• **Page text**:
From the moment you hit the sand at Same Same But Different (SSBD) festival at Lake Perris, the world turned technicolor. Paddleboards bobbed at the shoreline, sun shards reflected across the water, and that boutique festival energy that SSBD has bottled since its early days was on full display. This year’s two big performance sites — the Same Stage and the Different Stage — ran like a relay. No overlaps, no FOMO. The weekend’s biggest name headliner, Zeds Dead, leveled the beach with a set that swung from pop-culture winks to full-body catharsis; LSZEE (LSDREAM + CloZee) followed with that honeyed bass they’ve been perfecting, and Dr. Fresch kept the throttle pinned. Support was savvy: ALLEYCVT ripping frenetic pockets; Know Good pushing a live-instrument hybrid that felt custom-built for sunset.

If you went for headliners, you ate. If you went to discover, you still ate.

But the music is only half the sentence. SSBD treated the assembled adults (and a smattering of kids) to a hot-air balloon drifting over the cove and a secret shack called “The Corn Hub” that played on “corn” as the IG-safe word for “porn” and then sort of ran chaotically wild from there. Fire dancers stitched the transitions, and somewhere along the way the boundaries between performer and attendee fell away.

That’s the point. We’re deep in the co-creation era, and attendees were fully on board.

• **Entries provided**:
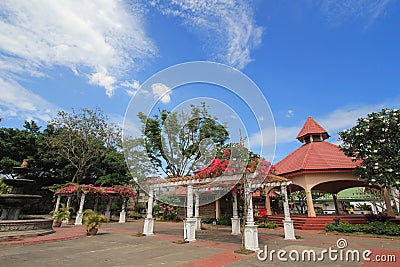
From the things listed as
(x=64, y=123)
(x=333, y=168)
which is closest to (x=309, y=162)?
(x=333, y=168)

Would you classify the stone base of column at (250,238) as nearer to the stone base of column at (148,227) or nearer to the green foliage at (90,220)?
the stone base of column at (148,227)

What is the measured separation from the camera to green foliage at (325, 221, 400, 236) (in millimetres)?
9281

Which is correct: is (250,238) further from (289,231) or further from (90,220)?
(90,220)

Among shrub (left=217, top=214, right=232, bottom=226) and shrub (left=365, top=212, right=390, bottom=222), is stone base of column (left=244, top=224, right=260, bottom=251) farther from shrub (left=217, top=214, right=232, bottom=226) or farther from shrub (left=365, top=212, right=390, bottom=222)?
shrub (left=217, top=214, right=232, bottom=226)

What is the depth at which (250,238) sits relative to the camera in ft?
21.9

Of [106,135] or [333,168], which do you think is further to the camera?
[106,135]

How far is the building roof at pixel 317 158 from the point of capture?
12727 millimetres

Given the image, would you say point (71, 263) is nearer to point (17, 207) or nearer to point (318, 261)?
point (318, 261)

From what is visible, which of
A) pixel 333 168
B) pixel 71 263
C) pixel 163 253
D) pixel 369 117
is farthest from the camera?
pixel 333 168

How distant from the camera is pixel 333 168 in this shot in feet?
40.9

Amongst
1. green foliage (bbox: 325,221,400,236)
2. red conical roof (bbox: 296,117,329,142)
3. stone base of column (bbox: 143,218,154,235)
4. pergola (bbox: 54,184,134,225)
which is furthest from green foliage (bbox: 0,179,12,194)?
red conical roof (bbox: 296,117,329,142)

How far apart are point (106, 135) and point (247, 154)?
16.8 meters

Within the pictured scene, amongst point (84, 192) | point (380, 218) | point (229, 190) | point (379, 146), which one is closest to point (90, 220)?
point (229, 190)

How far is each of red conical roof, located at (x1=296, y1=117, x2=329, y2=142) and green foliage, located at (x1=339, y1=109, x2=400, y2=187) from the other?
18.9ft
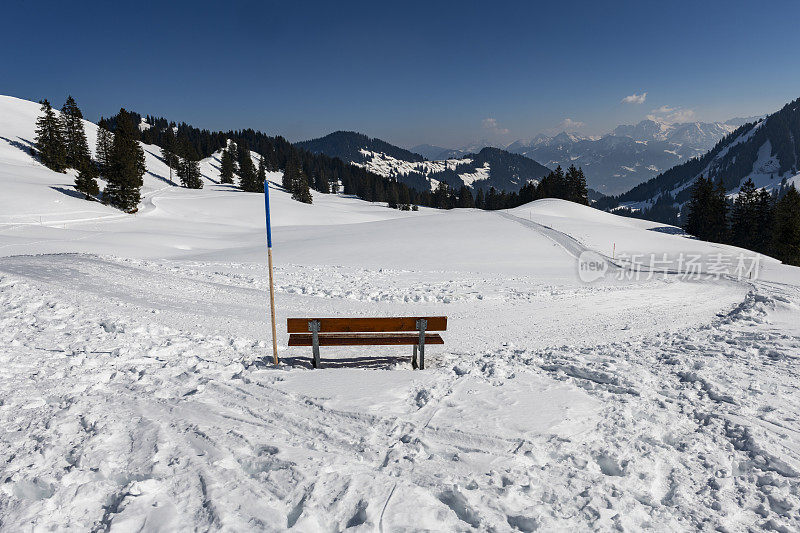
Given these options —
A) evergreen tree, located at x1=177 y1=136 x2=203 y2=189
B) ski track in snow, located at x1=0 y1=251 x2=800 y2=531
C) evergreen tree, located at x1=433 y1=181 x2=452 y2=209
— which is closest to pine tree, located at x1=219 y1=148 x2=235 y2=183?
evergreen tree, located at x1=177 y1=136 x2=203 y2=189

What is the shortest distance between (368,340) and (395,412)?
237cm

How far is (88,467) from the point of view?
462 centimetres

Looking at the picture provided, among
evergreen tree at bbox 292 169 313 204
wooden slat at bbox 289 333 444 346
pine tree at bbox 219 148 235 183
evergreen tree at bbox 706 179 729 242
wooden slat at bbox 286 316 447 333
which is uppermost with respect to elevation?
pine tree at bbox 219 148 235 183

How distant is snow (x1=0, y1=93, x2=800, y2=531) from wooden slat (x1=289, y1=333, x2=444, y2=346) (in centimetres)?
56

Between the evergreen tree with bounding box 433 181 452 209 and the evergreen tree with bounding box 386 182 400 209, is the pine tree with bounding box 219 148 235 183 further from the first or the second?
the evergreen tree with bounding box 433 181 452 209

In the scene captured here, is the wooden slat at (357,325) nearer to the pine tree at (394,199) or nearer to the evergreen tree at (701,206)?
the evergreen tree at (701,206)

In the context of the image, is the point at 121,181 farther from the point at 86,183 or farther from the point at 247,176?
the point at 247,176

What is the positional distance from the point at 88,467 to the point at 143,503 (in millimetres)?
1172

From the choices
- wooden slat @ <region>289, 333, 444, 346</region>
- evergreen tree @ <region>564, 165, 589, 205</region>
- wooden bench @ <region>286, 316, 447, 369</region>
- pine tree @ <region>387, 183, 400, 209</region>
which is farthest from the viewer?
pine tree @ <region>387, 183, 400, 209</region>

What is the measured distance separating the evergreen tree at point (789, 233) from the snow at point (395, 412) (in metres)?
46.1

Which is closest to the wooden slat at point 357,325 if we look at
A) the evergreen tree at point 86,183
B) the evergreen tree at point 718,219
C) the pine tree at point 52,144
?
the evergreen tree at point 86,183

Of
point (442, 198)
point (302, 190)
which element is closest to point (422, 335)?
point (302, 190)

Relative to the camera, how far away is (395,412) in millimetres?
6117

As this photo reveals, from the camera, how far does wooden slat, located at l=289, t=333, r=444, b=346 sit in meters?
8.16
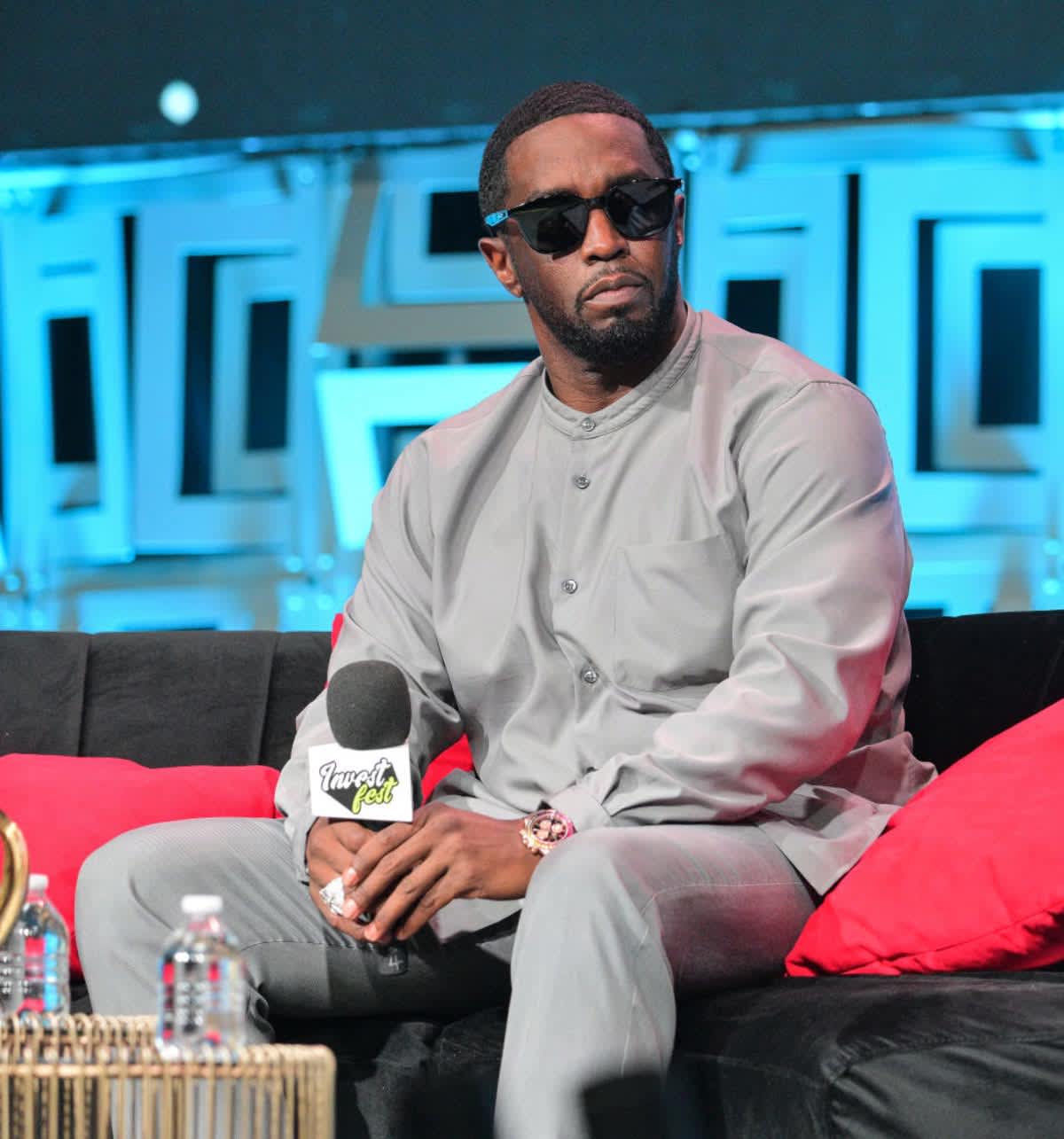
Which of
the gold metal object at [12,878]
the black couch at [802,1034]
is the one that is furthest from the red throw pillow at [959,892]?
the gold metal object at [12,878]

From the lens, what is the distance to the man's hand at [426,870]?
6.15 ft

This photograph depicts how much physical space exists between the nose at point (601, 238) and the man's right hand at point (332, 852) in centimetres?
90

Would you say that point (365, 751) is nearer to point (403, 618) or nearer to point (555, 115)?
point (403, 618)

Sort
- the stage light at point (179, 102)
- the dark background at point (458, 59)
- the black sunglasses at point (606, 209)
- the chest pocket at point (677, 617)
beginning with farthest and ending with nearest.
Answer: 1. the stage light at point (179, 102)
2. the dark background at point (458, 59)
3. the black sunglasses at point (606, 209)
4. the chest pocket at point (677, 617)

• **What this task involves**: Rewrite the festival text starting with "But the music" and going on through "fully on board.", changing "Fire dancers" to "Stilt walkers".

• **Solved exercise**:
But the music is only half the sentence. SSBD treated the assembled adults (and a smattering of kids) to a hot-air balloon drifting over the cove and a secret shack called “The Corn Hub” that played on “corn” as the IG-safe word for “porn” and then sort of ran chaotically wild from there. Stilt walkers stitched the transitions, and somewhere along the way the boundaries between performer and attendee fell away.

That’s the point. We’re deep in the co-creation era, and attendees were fully on board.